PASSAGE PROVIDED START
Depending on what sort of orientation it is in and what that spin is like - it may well be that after a few months - everything rotates around the sun to give the old girl enough power to wake up and perhaps tell us what's wrong...but it would be a long shot.

Doug
Zvezdichko
That's pretty strange. We had contact on 5th November which means that the batteries were charged... that probably means that ... we don't have zero power. So we could still have a chance...
gpurcell
From NasaWatch's LiveBlog on MEPAG

"We think that failure that a software load we sent up in June of last year was the cause. This software tried to synch up two flight processors. Two addresses were incorrect - two memory addresses were over written. As the geometry evolved. We drove the arrays against a hard stop and the spacecraft went into safe mode. The radiator for the battery pointed at the sun, the temperature went up, and battery failed. But this should be treated as preliminary."

If true, a sad end to a magnificent mission.

http://www.nasawatch.com/archives/2007/01/..._meeting_i.html
PhilCo126
NASA still didn't announce an official " RIP MGS " ... correct?
AlexBlackwell
QUOTE (gpurcell @ Jan 9 2007, 06:31 AM) *
If true, a sad end to a magnificent mission.

There are couple of other words that I might use in addition to "sad."
Sunspot
Oh Dear............... human error
Bob Shaw
QUOTE (Sunspot @ Jan 10 2007, 07:27 PM) *
Oh Dear............... human error



It sounds like 'safe mode' wasn't. The whole idea of safe mode is that the spacecraft gets a breathing space while the humans look at the spaghetti code, but in this instance safe was not the word. The real question to me isn't so much why some commands were wrongly written, as why the lifeboat had a hole in it.

MGS was a fine old bird! Better to go out in action than simply to be switched off because of budget pressures.


Bob Shaw
AlexBlackwell
QUOTE (Bob Shaw @ Jan 10 2007, 11:37 AM) *
It sounds like 'safe mode' wasn't. The whole idea of safe mode is that the spacecraft gets a breathing space while the humans look at the spaghetti code, but in this instance safe was not the word. The real question to me isn't so much why some commands were wrongly written, as why the lifeboat had a hole in it.

Admittedly, there is a dearth of details available, but assuming there is a failure review report, I'd be interested to see how something like this wasn't caught in the testbed.
AlexBlackwell
Panel Will Study Mars Global Surveyor Events
NASA/JPL
January 10, 2007
Lorne Ipsum
More accurately, it was a parameter upload error (somewhat similar to the error that killed one of the Viking landers). I'm in the process of writing up a blog post to explain, should be up later tonight / early Thursday...
PASSAGE PROVIDED END
COLLECTED MATERIAL START
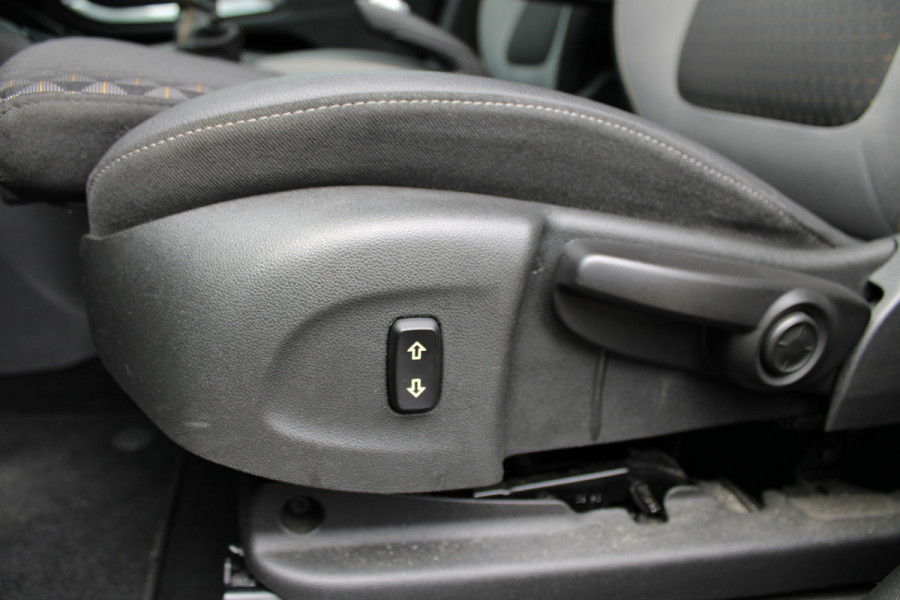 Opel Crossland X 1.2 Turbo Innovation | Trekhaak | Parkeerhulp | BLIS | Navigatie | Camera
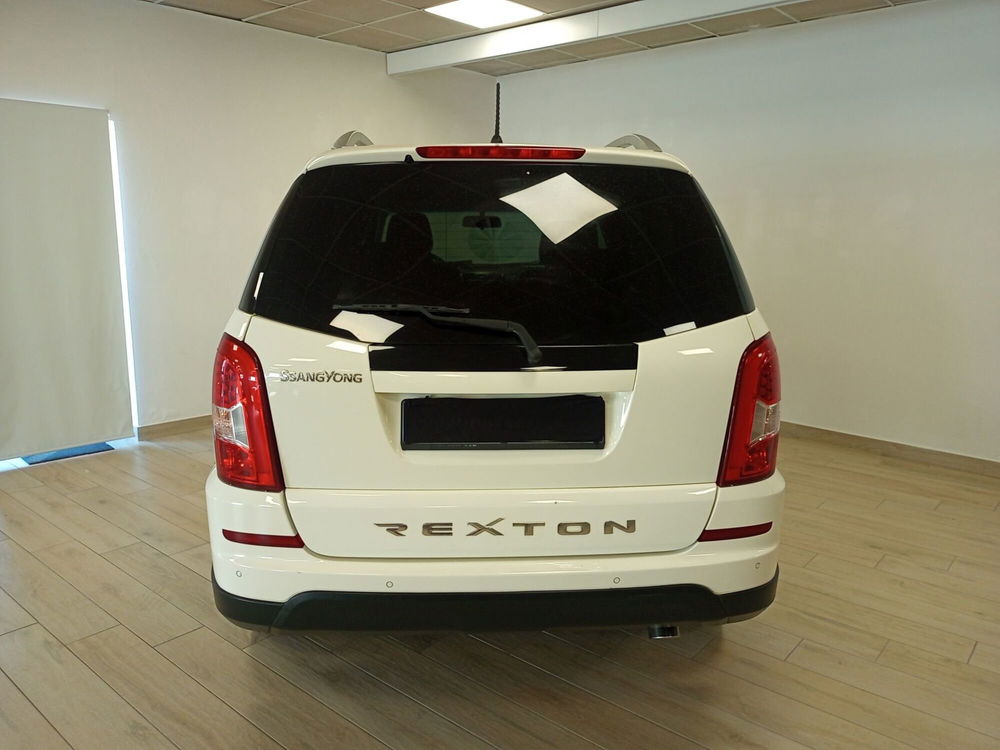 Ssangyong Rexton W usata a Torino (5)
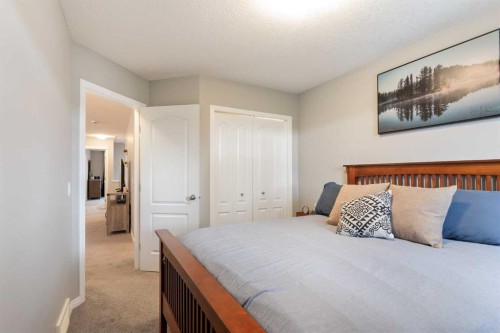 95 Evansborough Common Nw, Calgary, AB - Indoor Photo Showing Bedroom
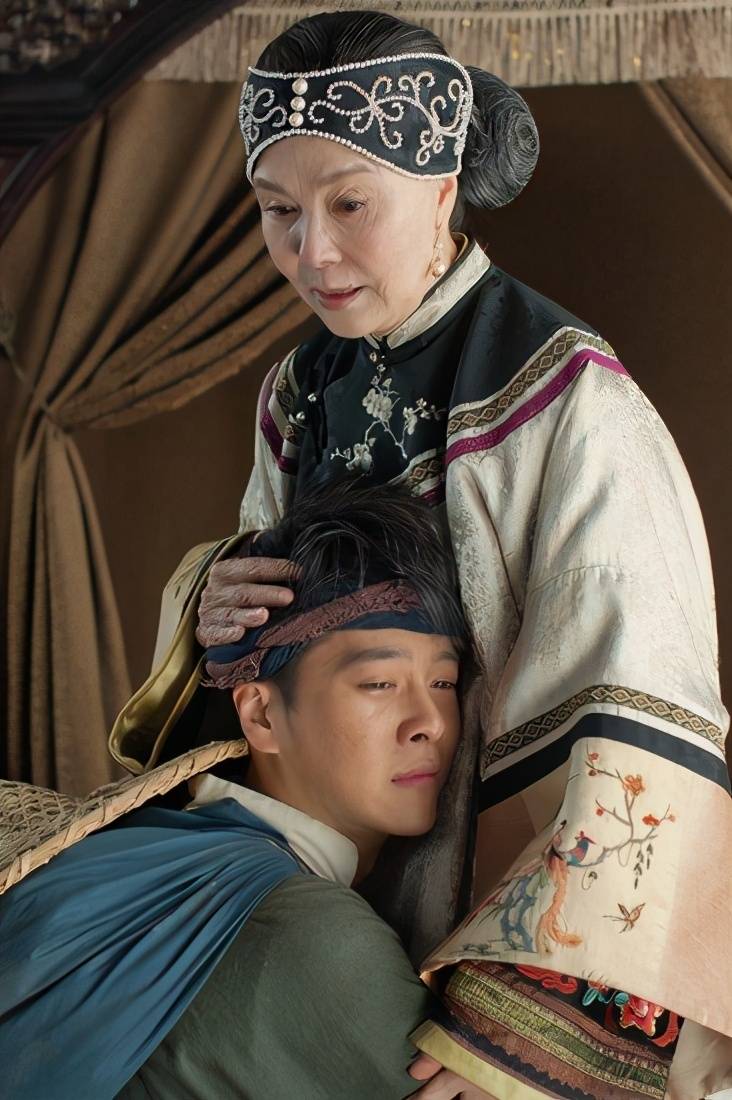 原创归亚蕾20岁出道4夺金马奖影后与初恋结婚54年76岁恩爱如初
COLLECTED MATERIAL END
◆ TASKS FOR THIS EXERCISE ◆
A. In the Mars Global Surveyor thread, what happened to the battery after the spacecraft went into safe mode?
B. Please carry on the Mars Global Surveyor thread from the point where its last post ends.
The listing above stands apart from the Mars Global Surveyor thread.

◆ ANSWERS BY TASK ◆
A. The battery's radiator pointed at the sun, the temperature went up, and the battery failed.

B.
Lorne
Geek Counterpoint
Zvezdichko
Space agencies more like miles not meters *crash* sad.gif

It seems that faulty software has doomed more than half of Mars spacecraft.
Firstly it was Viking ( bad antenna positioning )
Secondly it was Mars Climate Orbiter
Thirdly it was Mars Polar Lander and these spurious signals.
I'm not counting Phobos Spacecraft...
I don't know why it's always software. We almost lost Spirit three years ago...
It really makes me sad.
odave
It's the nature of the software beast. I'm a software engineer at an industrial robotics company, and I've been told by a mechanical guy that he detests software because you can't see it or measure it. To him, it's black magic that can fail for no apparent reason. Code can be hideously complex, and even if you test the snot out of it before deploying, it seems like there's always one oddball set of circumstances or sequence that nobody even dreamed of encountering that happens almost immediately (and usually to your most important and sensitive customer smile.gif )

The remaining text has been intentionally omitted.